In the true definition of a worst-case scenario, an unnamed California bride-to-be is reported to have called off her entire non-refundable wedding reception worth $15,000, after learning something about her fiance.

But…she took the disaster and turned it on its head, donating the reception party complete with dinner, dessert, drinks, DJ, dancing, and photo booth to a non-profit called Parents Helping Parents which provides community support to parents with children who have special needs.

…Organizers at PHP sent out invitations for the “Ball for All” and had all the seats reserved 48 hours before the event. … “Nearly everyone [there] was a young adult with special needs, their parent or a member of the care team,” Daane said. “Their joy and delight really told the story about how special and unique this event was—the moment the ballroom was opened, and we all filed into a beautiful candlelit room with tables draped in white linen.”

Yay!

This cheering item is on the “Good News Network”, which I had never heard of before.

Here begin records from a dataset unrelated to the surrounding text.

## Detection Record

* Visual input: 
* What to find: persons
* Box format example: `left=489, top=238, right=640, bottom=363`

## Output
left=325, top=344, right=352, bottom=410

Other headlines on this site include:

Irishman Whips Out Fiddle to Entertain Passengers in Flight–and People Dance a Jig in the Aisle (WATCH)

Singing or Playing Music Throughout Life is Linked with Better Brain Health While You Age

and

She’s a Pet Detective Who’s Tracked Down and Reunited 330 Lost Dogs with Owners for Free–Using Thermal Imaging.

 I think it is great to publicize such civic acts. Let’s make this the new normal.